Recientemente me tomé una cerveza con José Luis. Cuarenta años de amistad, demasiadas peripecias juntos, demasiados ecos de viejas conversaciones y desencuentros para darles cabida en un breve escrito. Dijo algo que me dejó tan frío como la Paulaner que bebíamos: “¿Te das cuenta de que esto se acaba?”
“Qué exagerado”, contestarán ustedes, “tampoco sois tan viejos”. No, no lo somos, vieja es mi madre, que ha alcanzado la condición nonagenaria. Pero paso a paso, con más pena que gloria y con el cuerpo pasándonos factura por muchas pequeñas imprudencias, la sesentena nos llama a la puerta. Tú no te sientes así, anciano, quiero decir, ni siquiera mayor. De hecho creo ser más o menos el mismo capullo ingenuo e iluso que cuando con 17 años conocí a José Luis, y compartíamos la estúpida pretensión de ayudar a crear un mundo más justo y, sobre todo, que las damas nos adoraran.

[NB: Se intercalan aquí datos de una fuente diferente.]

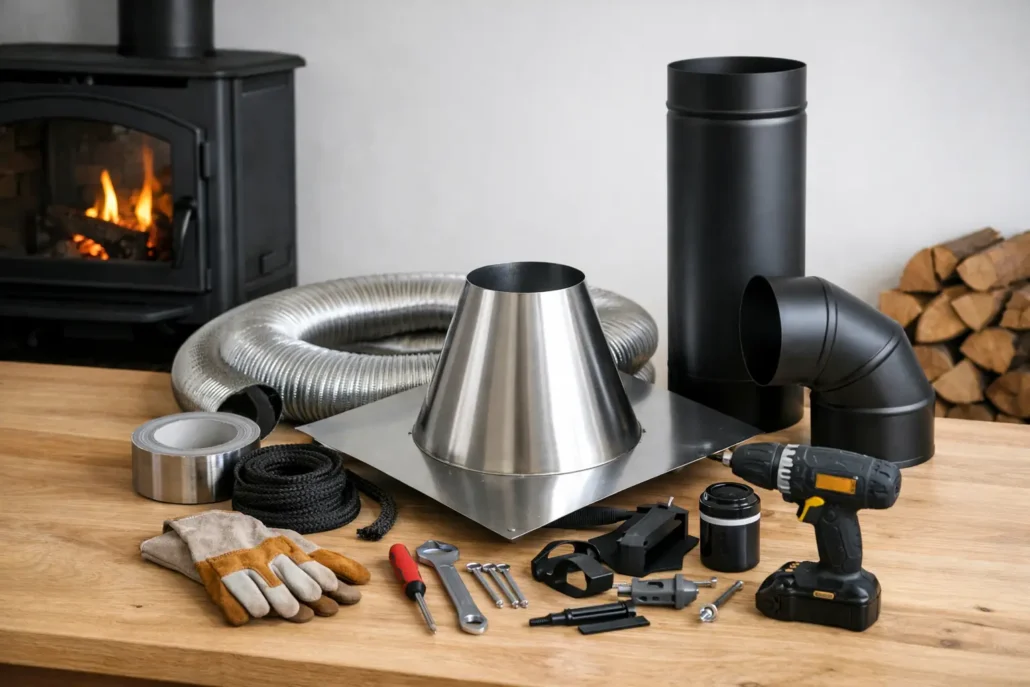 Wood Burning Stove Installation Kit Guide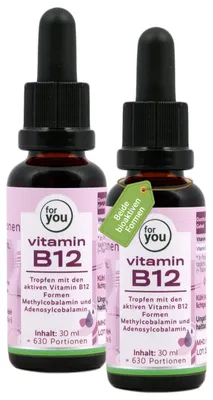 Zdjęcie produktu dla for you witamina B12 w płynie podwójne opakowanie
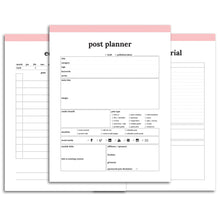 Load image into Gallery viewer, Blog Planner | Classic-Rings and Disc Planner-Confetti Saturday
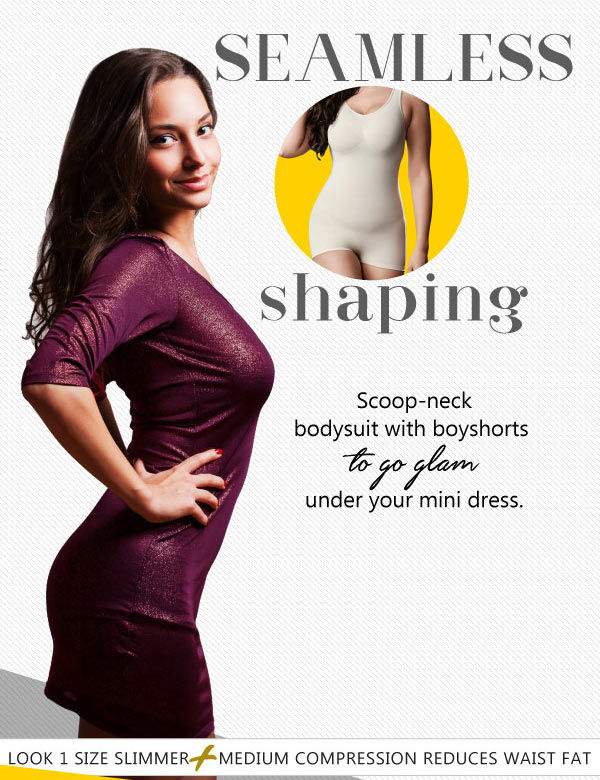 Penny Seamless Body Shaping Sleeveless Bodysuit-Skin.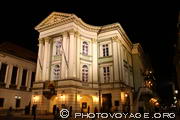 éclairage nocturne du Théâtre des États - Stavovské 
Divadlo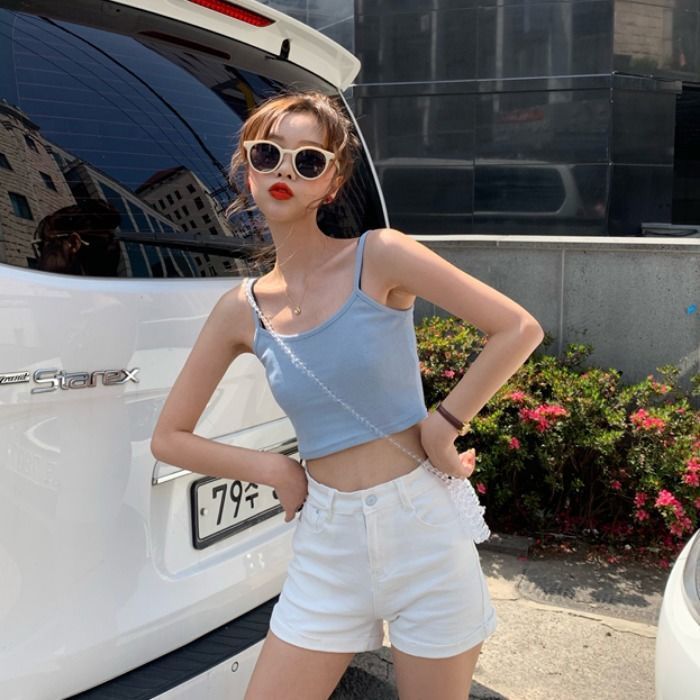 Slim-fit Camisole Vest Women's Outer Wear Short Top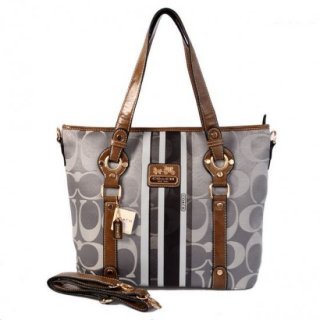 Coach Logo In Signature Medium Grey Totes BET Coach Logo In Signature Medium Grey Totes BET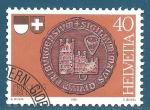 Suisse N1132 Ancien sceau de Fribourg oblitr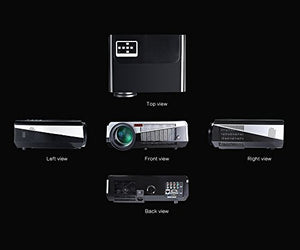 Gzunelic 4500 lumens Android WiFi 1080p Video Projector LCD LED Full HD Theater Proyector with Bluetooth Wireless Synchronize to Smart Phone by Airplay or Miracast Ideal for Home Entertainment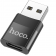Адаптер Hoco UA17 USB male -> Type-C female Black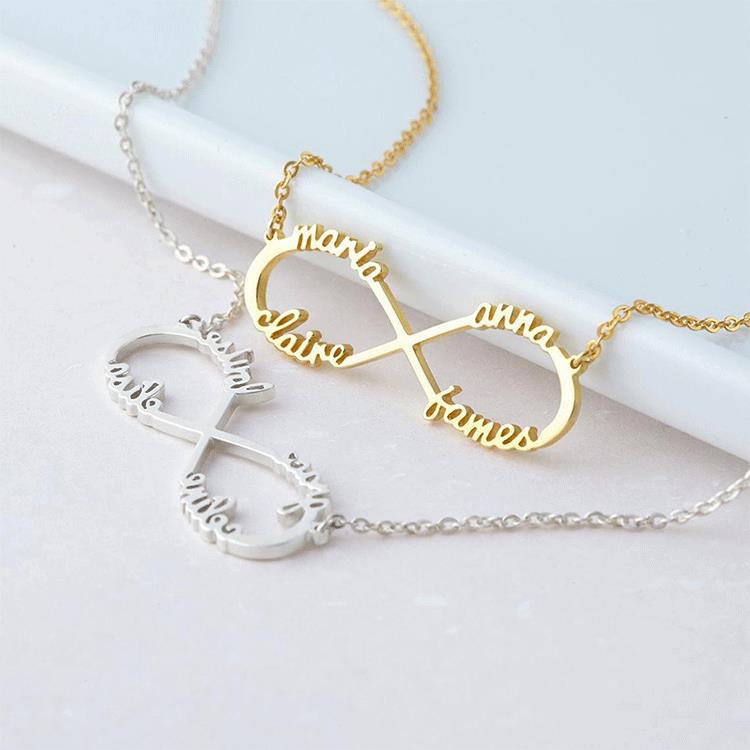 Personalized Engraved Infinity Necklace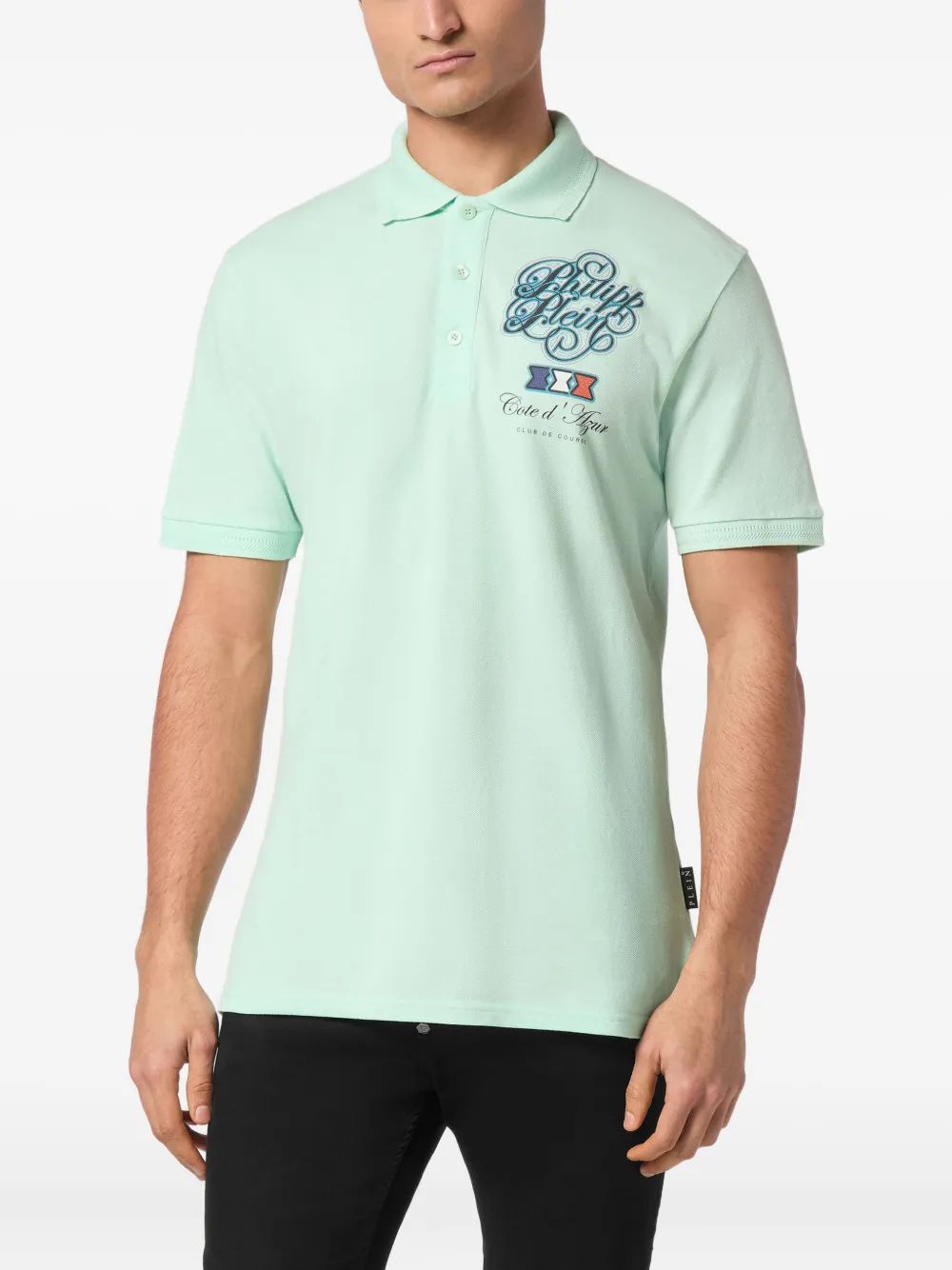 Philipp Plein Racing Car poloshirt Groen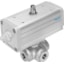 Festo VZBA-11/2-GGG-63-32T-F0405-V4V4T-PP60-R-90-C Ball Valve Actuator Unit 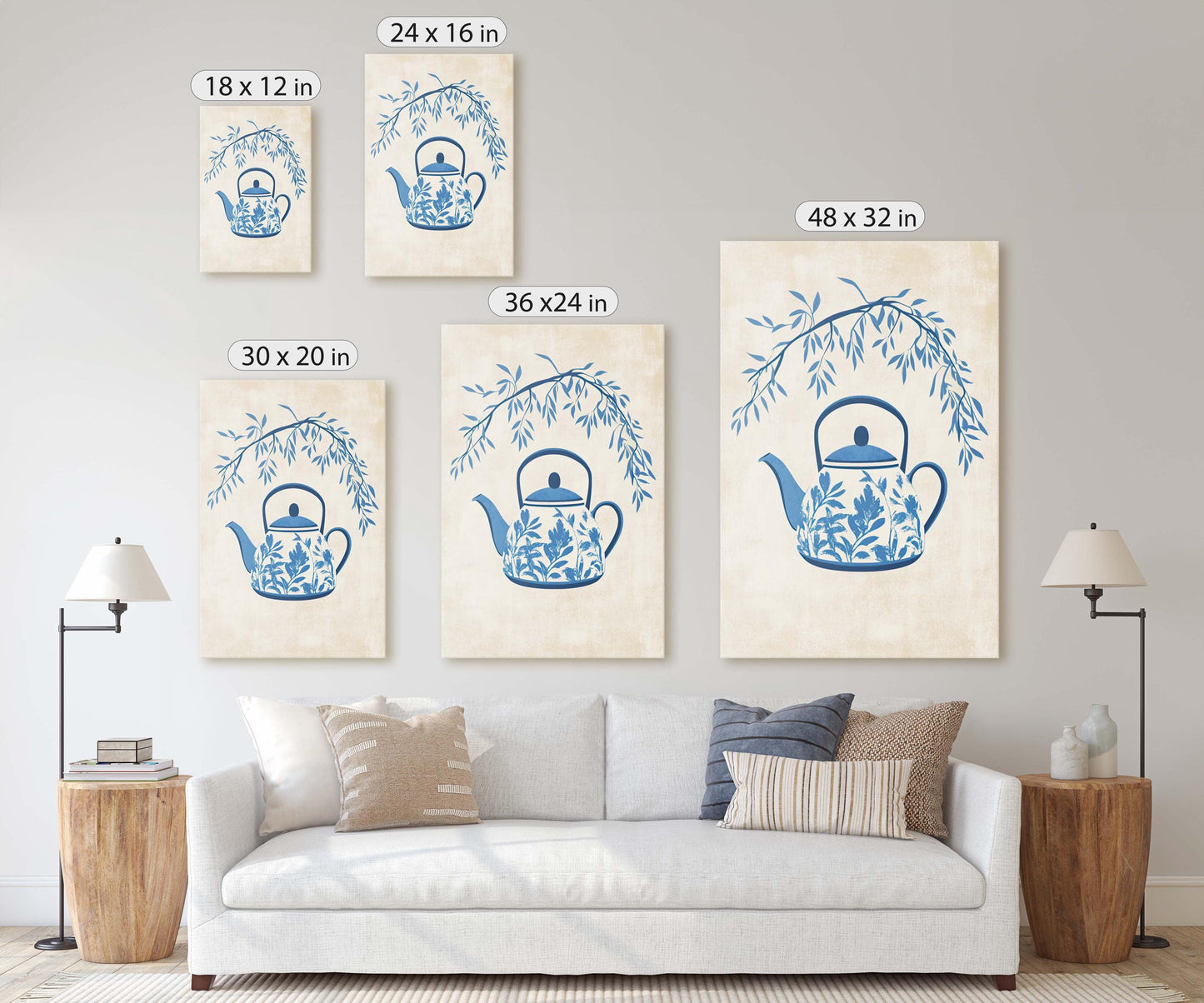 China Teapot, Willow Pattern Art, Japanese Teapot, Asian Decor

Yo creo que, en realidad, lo que advierte José no es que se acerca la
muerte, sino que existe la muerte, que hay final. De joven crees saberlo,
la has visto en tus abuelos y te parece que la tienes asumida. Pero no es
cierto. Como afirmó Gil de Biedma, solo descubres que esto va en serio cuando
ya es demasiado tarde. Yo tomé conciencia de la inexorable finitud de la existencia
hacia los treinta años, cuando, al salir a fumar al balcón, empezó a asaltarme
a menudo un extraño sobrecogimiento... como si todo aquello que había hecho y
dicho a lo largo de mi biografía no fueran sino unos más o menos sofisticados
entretenimientos para soslayar la evidencia de que nada, absolutamente nada,
había sido verdaderamente importante.
¿Es así? Cuando descubres la certeza
de la caducidad corres el riesgo de volverte un cínico y otorgarle razón a
aquella pintada que vi en Granada: “¿pa que ha nasío si te muere?” Pero hay
otra opción, que es justamente la contraria. Precisamente porque estamos un
tiempo, parece que breve, debemos
enamorarnos de nuestra propia temporalidad y vivir lo único que tenemos -la
existencia misma- con toda la intensidad que merece. No lo dice Homero, qué
pena, se lo dice Brad Pitt -Aquiles- a Briseida en la hollywoodiense Troya, pero la cito porque mola mucho:
“Te contaré un
secreto. Algo que no te enseñan en tu templo. Los dioses nos envidian. Nos
envidian porque somos mortales, porque cualquier momento puede ser el último.
Todo es más hermoso porque estamos condenados. Nunca serás más hermosa que
ahora. Nunca estaremos aquí otra vez”.
Hace dos años pasé cinco días en la
UCI. Faltó un pelo, dicen. Eso no me otorga autoridad para darles consejos,
pero hay un recuerdo lejano que me viene a menudo a la memoria. El padre
Servera, en clase de Latín dijo que “sólo los hipócritas tienen cerradas las
puertas del cielo”. No me gustan las sotanas, pero aquel clérigo tenía razón,
al menos sí la tenía en eso, incluso aunque Dios no exista.
Háganle caso al padre Servera y a Jean-Jacques Rousseau. Perdonen a los
dipsómanos, a las putas, a los malos padres, a los perezosos y a los
cobardes... pero desconfíen ferozmente
de aquellos lobos que vienen con piel de cordero. Prefieran setenta veces
siete veces al áspero que se les encara que al falso que se ofrece con dulces
formas para terminar traicionándoles y abandonándoles. Nadie hace tanto mal como quien más insiste en que su obsesión es hacer
el bien. Nadie es tan reaccionario como el comunista que solo desea
arrimarse al oropel de los ricos. Nadie está tan lejos de Cristo como aquel que
se aleja para no respirar el olor a pobreza de los infortunados. Nadie es tan inmoral como quien martiriza
con su mojigatería a las ninfómanas.
Desconfiad de los falsos y los
hipócritas. Solo ellos merecen las llamas del infierno.